Тяжелый взгляд Катерины упал на меня, а мне в этот момент захотелось, что кто-то подтвердил, что я вообще не могу иметь детей.
— Танатос, — выдохнула Персик, указывая рукой на моего злейшего друга.
Звук челюсти, ударившейся о полы покоя, как мне показалось, заставил Кроноса в Тартаре поежиться. Да! Нет, не так! ДА-А-А-А-А-А!!!! А я говорил! Танатос посмотрел на меня осуждающе, но я сделал вид, что не видел его взгляда. Бог терпения услышал мои молитвы! Он все-таки есть! Есть! Он есть! Смертная молчала уже больше двух минут, а я наслаждался произведенным на нее впечатлением! Вот тебе и Гадик! Посмотрим, как ты сейчас будешь извиняться… Ты будешь просить о моей милости… Да-а-а…
— П-п-погоди, — заикалась Катерина, нервно кусая губы и попеременно переводя взгляд с меня на Танатоса, с Танатоса на Есению и обратно, — То есть ты хочешь сказать, что это все правда?
Прозерпина кивнула и широко улыбнулась, обнимая сидящего на кровати Танатоса.
— То есть, вот это вот, — Катерина тыкнула пальцем в мою сторону, — Это и есть великий Гадес? Вот тот самый, да? Не верю! Если этот в одеяле, еще как-то тянет на Танатоса, то вот Гадику до Гадеса, как до Пекина пешком! Из Тайги!
Персик округлила глаза и замахала руками, явно призывая жрицу к порядку. Но нет, Персик поздно! Я оскорблен! Кстати, запомню, про одеяло. И про простыню с какими “мешариками”… Я тебе все припомню!
— Катерина, ты действительно в Аиде, — вкрадчиво и совершенно спокойно, полностью игнорируя оскорбление про одеяло, с полуулыбкой пояснил Танатос, — И твоя подруга действительно Богиня Жизни, Прозерпина. И моя любимая жена.
Катерина подозрительно прищурилась, осматривая нас всех неверящим взглядом.
— Что значит “любимая”? У тебя там что? Гарем?
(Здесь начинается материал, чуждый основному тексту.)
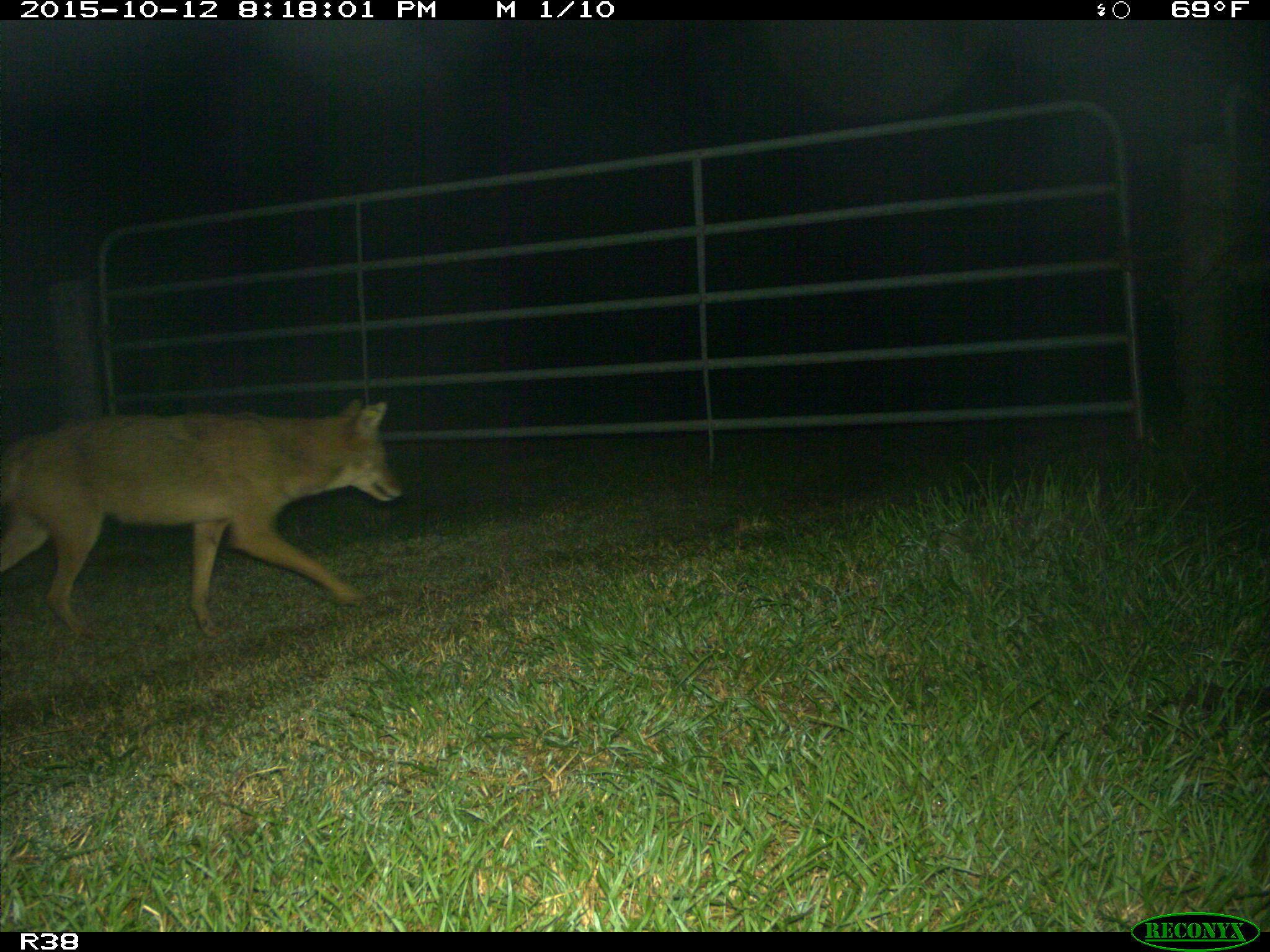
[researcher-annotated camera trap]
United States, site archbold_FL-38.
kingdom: Animalia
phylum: Chordata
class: Mammalia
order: Carnivora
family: Canidae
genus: Canis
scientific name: Canis latrans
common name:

Она единстенной должа быть! — возмутилась Катерина, а потом потрясла головой, пятясь к стене. “Не может быть!”, - шептала она, снова тряся головой. Может, милая, может… Почему они все так смотрят на мою улыбку? Я имею право торжествующе улыбаться!
“Тронешь Катерину — заплачет Персик. Персик заплачет — у тебя будут большие неприятности!”, - на всякий случай предупредил Танатос.
— Катюх, это правда. Я пыталась тебе сказать, но не знала, как это сделать… — начала оправдываться Персик, виновато опустив глаза. — Я подумала, что ты мне шестнадцатую бригаду вызовешь, как только я тебе расскажу. Ну, Катюш, ну не надо так на меня смотреть! Ты бы сама рассказала бы мне, если бы оказалась на моем месте? Кать…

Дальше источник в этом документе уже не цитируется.